Water, Water everywhere, Nor any drop to drink. -Samuel Taylor Coleridge had foreseen the future long back in the 18th century.

About 70 percent of the earth’s surface is covered with water, however, only 1 percent of this water is pure. This shrinking share of 1 percent has to quench the thirst of 7 billion people who are growing by 145 net additions every minute.

The Ministry of Water Resources, has predicted that the per capita availability of water in India will go down by 36 per cent in 2025 and by 60 per cent by 2050, from the 2001 levels.

Doomsday proclaimers warn that water is surpassing oil as the scarcest critical resource and will be the biggest sore point among nations in the 21st century. It will be an apocalypse, they say, when the precious elixir of life would be the reason for taking and not saving lives.

A likely water Armageddon?
A look at some of the instances that took place in India, in last one year alone paints a horrifying picture.

In Jharkhand, one man was lynched and several were hurt in clashes over water collection. Tiffs among  farmers over water sharing led to murders in Andhra Pradesh and Tamil Nadu.  A village in Punjab saw clashes between two groups over sharing of canal water. A young tribal girl in Thane (Maharashtra)  fell into a well filled by a tanker,  amidst a scramble for securing a bucket of water.  Earlier this month, the Maharashtra state police chief has issued a circular, alerting the police personnel on the possibility of a water riot arising out of the worsening water scenario in the state. Illegal boring and rising urbanization have only added to the problem. In Delhi, the water table is going down by three feet, every year. Not only is the water table falling at a rapid rate, the salinity and brackishness of water have rendered it unfit for either drinking or agriculture.

Strapped of water; trapped in litigation.

Given information

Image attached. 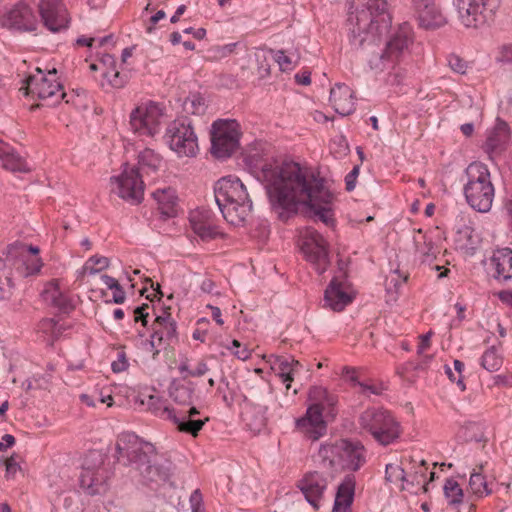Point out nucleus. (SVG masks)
<instances>
[{
    "label": "nucleus",
    "instance_id": "1",
    "mask_svg": "<svg viewBox=\"0 0 512 512\" xmlns=\"http://www.w3.org/2000/svg\"><path fill=\"white\" fill-rule=\"evenodd\" d=\"M258 178L265 182L271 208L282 221L296 213L298 205L303 204L309 215L327 226L334 225V195L325 187L322 178L316 177L298 163H265Z\"/></svg>",
    "mask_w": 512,
    "mask_h": 512
},
{
    "label": "nucleus",
    "instance_id": "2",
    "mask_svg": "<svg viewBox=\"0 0 512 512\" xmlns=\"http://www.w3.org/2000/svg\"><path fill=\"white\" fill-rule=\"evenodd\" d=\"M355 12L349 21L353 25L349 42L353 49H361L373 70H383L403 56L411 43V29L403 24L387 40L390 17L386 0H352Z\"/></svg>",
    "mask_w": 512,
    "mask_h": 512
},
{
    "label": "nucleus",
    "instance_id": "3",
    "mask_svg": "<svg viewBox=\"0 0 512 512\" xmlns=\"http://www.w3.org/2000/svg\"><path fill=\"white\" fill-rule=\"evenodd\" d=\"M115 451L117 461L133 467L139 473L143 484L153 488L170 479L172 463L168 460L159 462L155 447L142 441L134 433L120 434L115 443Z\"/></svg>",
    "mask_w": 512,
    "mask_h": 512
},
{
    "label": "nucleus",
    "instance_id": "4",
    "mask_svg": "<svg viewBox=\"0 0 512 512\" xmlns=\"http://www.w3.org/2000/svg\"><path fill=\"white\" fill-rule=\"evenodd\" d=\"M214 199L224 219L232 225L242 224L252 211V200L237 177L219 179L214 186Z\"/></svg>",
    "mask_w": 512,
    "mask_h": 512
},
{
    "label": "nucleus",
    "instance_id": "5",
    "mask_svg": "<svg viewBox=\"0 0 512 512\" xmlns=\"http://www.w3.org/2000/svg\"><path fill=\"white\" fill-rule=\"evenodd\" d=\"M466 183L463 193L468 205L477 212L487 213L491 210L495 196L488 167L481 162L470 163L464 171Z\"/></svg>",
    "mask_w": 512,
    "mask_h": 512
},
{
    "label": "nucleus",
    "instance_id": "6",
    "mask_svg": "<svg viewBox=\"0 0 512 512\" xmlns=\"http://www.w3.org/2000/svg\"><path fill=\"white\" fill-rule=\"evenodd\" d=\"M160 164L161 157L152 149L146 148L143 150L138 156V168H129L128 164H125L121 175L112 178L117 184L118 196L132 204H139L144 194V183L140 170L154 172L159 168Z\"/></svg>",
    "mask_w": 512,
    "mask_h": 512
},
{
    "label": "nucleus",
    "instance_id": "7",
    "mask_svg": "<svg viewBox=\"0 0 512 512\" xmlns=\"http://www.w3.org/2000/svg\"><path fill=\"white\" fill-rule=\"evenodd\" d=\"M318 456L325 466L357 471L365 463V448L360 442L341 439L320 446Z\"/></svg>",
    "mask_w": 512,
    "mask_h": 512
},
{
    "label": "nucleus",
    "instance_id": "8",
    "mask_svg": "<svg viewBox=\"0 0 512 512\" xmlns=\"http://www.w3.org/2000/svg\"><path fill=\"white\" fill-rule=\"evenodd\" d=\"M362 430L369 433L380 445L387 446L400 437V424L393 415L382 408H368L359 417Z\"/></svg>",
    "mask_w": 512,
    "mask_h": 512
},
{
    "label": "nucleus",
    "instance_id": "9",
    "mask_svg": "<svg viewBox=\"0 0 512 512\" xmlns=\"http://www.w3.org/2000/svg\"><path fill=\"white\" fill-rule=\"evenodd\" d=\"M146 406L154 415L172 421L179 431L192 436H197L206 421L209 420L208 418L204 420L193 419L194 416L200 413L196 407H191L188 410H176L154 395L148 397Z\"/></svg>",
    "mask_w": 512,
    "mask_h": 512
},
{
    "label": "nucleus",
    "instance_id": "10",
    "mask_svg": "<svg viewBox=\"0 0 512 512\" xmlns=\"http://www.w3.org/2000/svg\"><path fill=\"white\" fill-rule=\"evenodd\" d=\"M502 0H456L458 18L467 28L479 29L491 25Z\"/></svg>",
    "mask_w": 512,
    "mask_h": 512
},
{
    "label": "nucleus",
    "instance_id": "11",
    "mask_svg": "<svg viewBox=\"0 0 512 512\" xmlns=\"http://www.w3.org/2000/svg\"><path fill=\"white\" fill-rule=\"evenodd\" d=\"M240 125L233 119H218L211 127V154L217 159L231 157L239 149Z\"/></svg>",
    "mask_w": 512,
    "mask_h": 512
},
{
    "label": "nucleus",
    "instance_id": "12",
    "mask_svg": "<svg viewBox=\"0 0 512 512\" xmlns=\"http://www.w3.org/2000/svg\"><path fill=\"white\" fill-rule=\"evenodd\" d=\"M110 472L104 466V454L100 451H90L83 462L80 474V486L89 495L103 494L107 490Z\"/></svg>",
    "mask_w": 512,
    "mask_h": 512
},
{
    "label": "nucleus",
    "instance_id": "13",
    "mask_svg": "<svg viewBox=\"0 0 512 512\" xmlns=\"http://www.w3.org/2000/svg\"><path fill=\"white\" fill-rule=\"evenodd\" d=\"M37 71L38 74L26 78L20 91L25 95H36L40 100H49L50 106L58 104L66 94L63 92L62 85L54 79L57 70L55 68L49 70L48 75H44L39 68Z\"/></svg>",
    "mask_w": 512,
    "mask_h": 512
},
{
    "label": "nucleus",
    "instance_id": "14",
    "mask_svg": "<svg viewBox=\"0 0 512 512\" xmlns=\"http://www.w3.org/2000/svg\"><path fill=\"white\" fill-rule=\"evenodd\" d=\"M165 140L179 156H194L198 149L197 136L188 119L172 121L166 129Z\"/></svg>",
    "mask_w": 512,
    "mask_h": 512
},
{
    "label": "nucleus",
    "instance_id": "15",
    "mask_svg": "<svg viewBox=\"0 0 512 512\" xmlns=\"http://www.w3.org/2000/svg\"><path fill=\"white\" fill-rule=\"evenodd\" d=\"M301 251L319 274H323L330 265L329 246L323 236L314 228L308 227L300 236Z\"/></svg>",
    "mask_w": 512,
    "mask_h": 512
},
{
    "label": "nucleus",
    "instance_id": "16",
    "mask_svg": "<svg viewBox=\"0 0 512 512\" xmlns=\"http://www.w3.org/2000/svg\"><path fill=\"white\" fill-rule=\"evenodd\" d=\"M160 117L157 105L138 106L130 114L131 129L139 135L154 136L159 130Z\"/></svg>",
    "mask_w": 512,
    "mask_h": 512
},
{
    "label": "nucleus",
    "instance_id": "17",
    "mask_svg": "<svg viewBox=\"0 0 512 512\" xmlns=\"http://www.w3.org/2000/svg\"><path fill=\"white\" fill-rule=\"evenodd\" d=\"M412 9L419 26L435 30L447 23L437 0H412Z\"/></svg>",
    "mask_w": 512,
    "mask_h": 512
},
{
    "label": "nucleus",
    "instance_id": "18",
    "mask_svg": "<svg viewBox=\"0 0 512 512\" xmlns=\"http://www.w3.org/2000/svg\"><path fill=\"white\" fill-rule=\"evenodd\" d=\"M38 9L43 25L52 33L68 28L70 20L61 0H40Z\"/></svg>",
    "mask_w": 512,
    "mask_h": 512
},
{
    "label": "nucleus",
    "instance_id": "19",
    "mask_svg": "<svg viewBox=\"0 0 512 512\" xmlns=\"http://www.w3.org/2000/svg\"><path fill=\"white\" fill-rule=\"evenodd\" d=\"M321 404H311L304 417L296 420V427L313 441L318 440L326 432V424L323 420Z\"/></svg>",
    "mask_w": 512,
    "mask_h": 512
},
{
    "label": "nucleus",
    "instance_id": "20",
    "mask_svg": "<svg viewBox=\"0 0 512 512\" xmlns=\"http://www.w3.org/2000/svg\"><path fill=\"white\" fill-rule=\"evenodd\" d=\"M327 484V478L323 474L313 471L306 473L303 478L298 481L297 487L300 489L307 502L317 509L320 500L323 498Z\"/></svg>",
    "mask_w": 512,
    "mask_h": 512
},
{
    "label": "nucleus",
    "instance_id": "21",
    "mask_svg": "<svg viewBox=\"0 0 512 512\" xmlns=\"http://www.w3.org/2000/svg\"><path fill=\"white\" fill-rule=\"evenodd\" d=\"M510 139V131L508 124L497 118L495 127L488 133L486 142L483 146L484 151L488 154L489 159L493 160L495 155L500 154Z\"/></svg>",
    "mask_w": 512,
    "mask_h": 512
},
{
    "label": "nucleus",
    "instance_id": "22",
    "mask_svg": "<svg viewBox=\"0 0 512 512\" xmlns=\"http://www.w3.org/2000/svg\"><path fill=\"white\" fill-rule=\"evenodd\" d=\"M6 23L20 31H34L37 26V19L27 4L19 3L7 13Z\"/></svg>",
    "mask_w": 512,
    "mask_h": 512
},
{
    "label": "nucleus",
    "instance_id": "23",
    "mask_svg": "<svg viewBox=\"0 0 512 512\" xmlns=\"http://www.w3.org/2000/svg\"><path fill=\"white\" fill-rule=\"evenodd\" d=\"M151 338H157L158 346L170 344L178 340L177 324L167 311L156 317L152 324Z\"/></svg>",
    "mask_w": 512,
    "mask_h": 512
},
{
    "label": "nucleus",
    "instance_id": "24",
    "mask_svg": "<svg viewBox=\"0 0 512 512\" xmlns=\"http://www.w3.org/2000/svg\"><path fill=\"white\" fill-rule=\"evenodd\" d=\"M493 278L500 283L512 280V249L502 248L496 250L490 258Z\"/></svg>",
    "mask_w": 512,
    "mask_h": 512
},
{
    "label": "nucleus",
    "instance_id": "25",
    "mask_svg": "<svg viewBox=\"0 0 512 512\" xmlns=\"http://www.w3.org/2000/svg\"><path fill=\"white\" fill-rule=\"evenodd\" d=\"M272 397V388L261 380L253 382L247 389V392L241 394V398L244 402L258 408L261 413L267 412V403Z\"/></svg>",
    "mask_w": 512,
    "mask_h": 512
},
{
    "label": "nucleus",
    "instance_id": "26",
    "mask_svg": "<svg viewBox=\"0 0 512 512\" xmlns=\"http://www.w3.org/2000/svg\"><path fill=\"white\" fill-rule=\"evenodd\" d=\"M353 300L348 294L343 283L337 277H334L324 292V301L333 311L340 312Z\"/></svg>",
    "mask_w": 512,
    "mask_h": 512
},
{
    "label": "nucleus",
    "instance_id": "27",
    "mask_svg": "<svg viewBox=\"0 0 512 512\" xmlns=\"http://www.w3.org/2000/svg\"><path fill=\"white\" fill-rule=\"evenodd\" d=\"M189 221L194 233L204 241L214 239L219 235L216 226L212 222L211 214L207 210L191 212Z\"/></svg>",
    "mask_w": 512,
    "mask_h": 512
},
{
    "label": "nucleus",
    "instance_id": "28",
    "mask_svg": "<svg viewBox=\"0 0 512 512\" xmlns=\"http://www.w3.org/2000/svg\"><path fill=\"white\" fill-rule=\"evenodd\" d=\"M330 102L333 104L335 112L341 116H347L355 110L353 101V92L345 84H336L330 91Z\"/></svg>",
    "mask_w": 512,
    "mask_h": 512
},
{
    "label": "nucleus",
    "instance_id": "29",
    "mask_svg": "<svg viewBox=\"0 0 512 512\" xmlns=\"http://www.w3.org/2000/svg\"><path fill=\"white\" fill-rule=\"evenodd\" d=\"M355 495V477L346 475L338 485L332 512H351Z\"/></svg>",
    "mask_w": 512,
    "mask_h": 512
},
{
    "label": "nucleus",
    "instance_id": "30",
    "mask_svg": "<svg viewBox=\"0 0 512 512\" xmlns=\"http://www.w3.org/2000/svg\"><path fill=\"white\" fill-rule=\"evenodd\" d=\"M41 295L46 303L57 308L62 313H69L74 309L72 301L60 290L57 280L49 281Z\"/></svg>",
    "mask_w": 512,
    "mask_h": 512
},
{
    "label": "nucleus",
    "instance_id": "31",
    "mask_svg": "<svg viewBox=\"0 0 512 512\" xmlns=\"http://www.w3.org/2000/svg\"><path fill=\"white\" fill-rule=\"evenodd\" d=\"M195 389V384L191 381L173 380L168 388V394L176 404L187 406L190 409L194 407V400L197 398Z\"/></svg>",
    "mask_w": 512,
    "mask_h": 512
},
{
    "label": "nucleus",
    "instance_id": "32",
    "mask_svg": "<svg viewBox=\"0 0 512 512\" xmlns=\"http://www.w3.org/2000/svg\"><path fill=\"white\" fill-rule=\"evenodd\" d=\"M153 198L158 204L160 213L166 217H175L177 214L178 197L175 189L166 187L153 192Z\"/></svg>",
    "mask_w": 512,
    "mask_h": 512
},
{
    "label": "nucleus",
    "instance_id": "33",
    "mask_svg": "<svg viewBox=\"0 0 512 512\" xmlns=\"http://www.w3.org/2000/svg\"><path fill=\"white\" fill-rule=\"evenodd\" d=\"M0 160L2 166L11 172H27L26 161L8 144L0 142Z\"/></svg>",
    "mask_w": 512,
    "mask_h": 512
},
{
    "label": "nucleus",
    "instance_id": "34",
    "mask_svg": "<svg viewBox=\"0 0 512 512\" xmlns=\"http://www.w3.org/2000/svg\"><path fill=\"white\" fill-rule=\"evenodd\" d=\"M43 265L41 257L19 253L15 262V271L20 277L27 278L38 275Z\"/></svg>",
    "mask_w": 512,
    "mask_h": 512
},
{
    "label": "nucleus",
    "instance_id": "35",
    "mask_svg": "<svg viewBox=\"0 0 512 512\" xmlns=\"http://www.w3.org/2000/svg\"><path fill=\"white\" fill-rule=\"evenodd\" d=\"M300 366L299 361L285 356H275L272 362L273 369L278 370V374L282 378V381L286 383L287 389L290 388V383L293 381V374Z\"/></svg>",
    "mask_w": 512,
    "mask_h": 512
},
{
    "label": "nucleus",
    "instance_id": "36",
    "mask_svg": "<svg viewBox=\"0 0 512 512\" xmlns=\"http://www.w3.org/2000/svg\"><path fill=\"white\" fill-rule=\"evenodd\" d=\"M413 239L416 253L421 256L422 262H431L436 258L434 242L426 234H423L421 229L417 230V235Z\"/></svg>",
    "mask_w": 512,
    "mask_h": 512
},
{
    "label": "nucleus",
    "instance_id": "37",
    "mask_svg": "<svg viewBox=\"0 0 512 512\" xmlns=\"http://www.w3.org/2000/svg\"><path fill=\"white\" fill-rule=\"evenodd\" d=\"M217 392L221 394L222 401L227 407H232L233 403L241 398V392L239 384L236 380H229L227 377L222 376L220 379V385L217 388Z\"/></svg>",
    "mask_w": 512,
    "mask_h": 512
},
{
    "label": "nucleus",
    "instance_id": "38",
    "mask_svg": "<svg viewBox=\"0 0 512 512\" xmlns=\"http://www.w3.org/2000/svg\"><path fill=\"white\" fill-rule=\"evenodd\" d=\"M309 399L313 404H321L324 409H332L337 403L336 396L330 394L323 387H312L309 391Z\"/></svg>",
    "mask_w": 512,
    "mask_h": 512
},
{
    "label": "nucleus",
    "instance_id": "39",
    "mask_svg": "<svg viewBox=\"0 0 512 512\" xmlns=\"http://www.w3.org/2000/svg\"><path fill=\"white\" fill-rule=\"evenodd\" d=\"M206 109L205 98L199 93L189 95L183 103V110L188 114L203 115Z\"/></svg>",
    "mask_w": 512,
    "mask_h": 512
},
{
    "label": "nucleus",
    "instance_id": "40",
    "mask_svg": "<svg viewBox=\"0 0 512 512\" xmlns=\"http://www.w3.org/2000/svg\"><path fill=\"white\" fill-rule=\"evenodd\" d=\"M444 495L449 500L450 505H457L463 501V490L454 479H447L443 487Z\"/></svg>",
    "mask_w": 512,
    "mask_h": 512
},
{
    "label": "nucleus",
    "instance_id": "41",
    "mask_svg": "<svg viewBox=\"0 0 512 512\" xmlns=\"http://www.w3.org/2000/svg\"><path fill=\"white\" fill-rule=\"evenodd\" d=\"M502 365V358L495 347L487 349L481 357V366L489 371H498Z\"/></svg>",
    "mask_w": 512,
    "mask_h": 512
},
{
    "label": "nucleus",
    "instance_id": "42",
    "mask_svg": "<svg viewBox=\"0 0 512 512\" xmlns=\"http://www.w3.org/2000/svg\"><path fill=\"white\" fill-rule=\"evenodd\" d=\"M469 487L473 494L482 497L491 493L487 481L481 473H472L469 480Z\"/></svg>",
    "mask_w": 512,
    "mask_h": 512
},
{
    "label": "nucleus",
    "instance_id": "43",
    "mask_svg": "<svg viewBox=\"0 0 512 512\" xmlns=\"http://www.w3.org/2000/svg\"><path fill=\"white\" fill-rule=\"evenodd\" d=\"M385 479L388 482L396 483L398 481L407 482L406 473L402 467L396 464H387L385 470Z\"/></svg>",
    "mask_w": 512,
    "mask_h": 512
},
{
    "label": "nucleus",
    "instance_id": "44",
    "mask_svg": "<svg viewBox=\"0 0 512 512\" xmlns=\"http://www.w3.org/2000/svg\"><path fill=\"white\" fill-rule=\"evenodd\" d=\"M49 378L46 375H34L31 379H27L22 383V388L29 392L33 389H47Z\"/></svg>",
    "mask_w": 512,
    "mask_h": 512
},
{
    "label": "nucleus",
    "instance_id": "45",
    "mask_svg": "<svg viewBox=\"0 0 512 512\" xmlns=\"http://www.w3.org/2000/svg\"><path fill=\"white\" fill-rule=\"evenodd\" d=\"M273 59L278 63L281 71L291 70L292 57L285 54L284 50H273L270 49Z\"/></svg>",
    "mask_w": 512,
    "mask_h": 512
},
{
    "label": "nucleus",
    "instance_id": "46",
    "mask_svg": "<svg viewBox=\"0 0 512 512\" xmlns=\"http://www.w3.org/2000/svg\"><path fill=\"white\" fill-rule=\"evenodd\" d=\"M87 263H92L93 265L98 266L97 268H95L94 266L88 267L87 265L84 267L85 270H89L90 274H96L109 266V259L106 257L93 256L88 260Z\"/></svg>",
    "mask_w": 512,
    "mask_h": 512
},
{
    "label": "nucleus",
    "instance_id": "47",
    "mask_svg": "<svg viewBox=\"0 0 512 512\" xmlns=\"http://www.w3.org/2000/svg\"><path fill=\"white\" fill-rule=\"evenodd\" d=\"M448 64L453 71L459 74H464L466 72L467 63L457 55H450L448 58Z\"/></svg>",
    "mask_w": 512,
    "mask_h": 512
},
{
    "label": "nucleus",
    "instance_id": "48",
    "mask_svg": "<svg viewBox=\"0 0 512 512\" xmlns=\"http://www.w3.org/2000/svg\"><path fill=\"white\" fill-rule=\"evenodd\" d=\"M496 61L503 64H512V44H504L499 48Z\"/></svg>",
    "mask_w": 512,
    "mask_h": 512
},
{
    "label": "nucleus",
    "instance_id": "49",
    "mask_svg": "<svg viewBox=\"0 0 512 512\" xmlns=\"http://www.w3.org/2000/svg\"><path fill=\"white\" fill-rule=\"evenodd\" d=\"M6 467V477H13L16 472L20 469L18 463V455L13 454L4 461Z\"/></svg>",
    "mask_w": 512,
    "mask_h": 512
},
{
    "label": "nucleus",
    "instance_id": "50",
    "mask_svg": "<svg viewBox=\"0 0 512 512\" xmlns=\"http://www.w3.org/2000/svg\"><path fill=\"white\" fill-rule=\"evenodd\" d=\"M236 46L237 43H229L223 46H216L212 49V52L214 53L215 58H223L233 53Z\"/></svg>",
    "mask_w": 512,
    "mask_h": 512
},
{
    "label": "nucleus",
    "instance_id": "51",
    "mask_svg": "<svg viewBox=\"0 0 512 512\" xmlns=\"http://www.w3.org/2000/svg\"><path fill=\"white\" fill-rule=\"evenodd\" d=\"M148 308V304H142L134 309L135 322L140 321L144 327H147L148 324L147 317L149 314L146 312Z\"/></svg>",
    "mask_w": 512,
    "mask_h": 512
},
{
    "label": "nucleus",
    "instance_id": "52",
    "mask_svg": "<svg viewBox=\"0 0 512 512\" xmlns=\"http://www.w3.org/2000/svg\"><path fill=\"white\" fill-rule=\"evenodd\" d=\"M12 281L10 278L6 277L4 280L0 281V299L5 300L9 299L12 295Z\"/></svg>",
    "mask_w": 512,
    "mask_h": 512
},
{
    "label": "nucleus",
    "instance_id": "53",
    "mask_svg": "<svg viewBox=\"0 0 512 512\" xmlns=\"http://www.w3.org/2000/svg\"><path fill=\"white\" fill-rule=\"evenodd\" d=\"M258 62V75L260 78H265L270 75V65L267 62L265 55H257Z\"/></svg>",
    "mask_w": 512,
    "mask_h": 512
},
{
    "label": "nucleus",
    "instance_id": "54",
    "mask_svg": "<svg viewBox=\"0 0 512 512\" xmlns=\"http://www.w3.org/2000/svg\"><path fill=\"white\" fill-rule=\"evenodd\" d=\"M359 166H355L345 177L346 190L352 191L356 185V179L359 175Z\"/></svg>",
    "mask_w": 512,
    "mask_h": 512
},
{
    "label": "nucleus",
    "instance_id": "55",
    "mask_svg": "<svg viewBox=\"0 0 512 512\" xmlns=\"http://www.w3.org/2000/svg\"><path fill=\"white\" fill-rule=\"evenodd\" d=\"M127 367H128V362H127L125 353H120L118 355V360L114 361L111 364L112 371L115 373L123 372L127 369Z\"/></svg>",
    "mask_w": 512,
    "mask_h": 512
},
{
    "label": "nucleus",
    "instance_id": "56",
    "mask_svg": "<svg viewBox=\"0 0 512 512\" xmlns=\"http://www.w3.org/2000/svg\"><path fill=\"white\" fill-rule=\"evenodd\" d=\"M453 365H454L455 372L458 374L457 386L460 388L461 391H465L466 386L464 384L463 377H462L464 363L460 360H454Z\"/></svg>",
    "mask_w": 512,
    "mask_h": 512
},
{
    "label": "nucleus",
    "instance_id": "57",
    "mask_svg": "<svg viewBox=\"0 0 512 512\" xmlns=\"http://www.w3.org/2000/svg\"><path fill=\"white\" fill-rule=\"evenodd\" d=\"M433 332L429 331L426 334L420 335V343L417 348V354L421 355L425 350L430 347V339Z\"/></svg>",
    "mask_w": 512,
    "mask_h": 512
},
{
    "label": "nucleus",
    "instance_id": "58",
    "mask_svg": "<svg viewBox=\"0 0 512 512\" xmlns=\"http://www.w3.org/2000/svg\"><path fill=\"white\" fill-rule=\"evenodd\" d=\"M209 371L208 365L204 360H200L195 369L189 371V376L191 377H202Z\"/></svg>",
    "mask_w": 512,
    "mask_h": 512
},
{
    "label": "nucleus",
    "instance_id": "59",
    "mask_svg": "<svg viewBox=\"0 0 512 512\" xmlns=\"http://www.w3.org/2000/svg\"><path fill=\"white\" fill-rule=\"evenodd\" d=\"M358 386L361 387L363 394H374V395H380L382 392V388L375 386V385H369L365 384L363 382H357Z\"/></svg>",
    "mask_w": 512,
    "mask_h": 512
},
{
    "label": "nucleus",
    "instance_id": "60",
    "mask_svg": "<svg viewBox=\"0 0 512 512\" xmlns=\"http://www.w3.org/2000/svg\"><path fill=\"white\" fill-rule=\"evenodd\" d=\"M19 253L39 257L40 249L38 246L21 244Z\"/></svg>",
    "mask_w": 512,
    "mask_h": 512
},
{
    "label": "nucleus",
    "instance_id": "61",
    "mask_svg": "<svg viewBox=\"0 0 512 512\" xmlns=\"http://www.w3.org/2000/svg\"><path fill=\"white\" fill-rule=\"evenodd\" d=\"M189 501L191 504V508L203 506L202 494L199 489H196L195 491H193V493L190 496Z\"/></svg>",
    "mask_w": 512,
    "mask_h": 512
},
{
    "label": "nucleus",
    "instance_id": "62",
    "mask_svg": "<svg viewBox=\"0 0 512 512\" xmlns=\"http://www.w3.org/2000/svg\"><path fill=\"white\" fill-rule=\"evenodd\" d=\"M166 16L165 12L163 10H159L157 11L151 18H150V22H151V25L147 27V32L148 33H152L153 29H154V25L156 23H158L161 19H164Z\"/></svg>",
    "mask_w": 512,
    "mask_h": 512
},
{
    "label": "nucleus",
    "instance_id": "63",
    "mask_svg": "<svg viewBox=\"0 0 512 512\" xmlns=\"http://www.w3.org/2000/svg\"><path fill=\"white\" fill-rule=\"evenodd\" d=\"M15 444L14 436L10 434H5L2 437V441H0V451L6 450L7 448L12 447Z\"/></svg>",
    "mask_w": 512,
    "mask_h": 512
},
{
    "label": "nucleus",
    "instance_id": "64",
    "mask_svg": "<svg viewBox=\"0 0 512 512\" xmlns=\"http://www.w3.org/2000/svg\"><path fill=\"white\" fill-rule=\"evenodd\" d=\"M498 298L506 304L512 306V291L511 290H502L497 293Z\"/></svg>",
    "mask_w": 512,
    "mask_h": 512
}]
</instances>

Task description
Copy the water scarcity article starting at "About 70 percent" and ending at "a horrifying picture.", swapping "oil" for "petroleum".

Exercise solution
About 70 percent of the earth’s surface is covered with water, however, only 1 percent of this water is pure. This shrinking share of 1 percent has to quench the thirst of 7 billion people who are growing by 145 net additions every minute.

The Ministry of Water Resources, has predicted that the per capita availability of water in India will go down by 36 per cent in 2025 and by 60 per cent by 2050, from the 2001 levels.

Doomsday proclaimers warn that water is surpassing petroleum as the scarcest critical resource and will be the biggest sore point among nations in the 21st century. It will be an apocalypse, they say, when the precious elixir of life would be the reason for taking and not saving lives.

A likely water Armageddon?
A look at some of the instances that took place in India, in last one year alone paints a horrifying picture.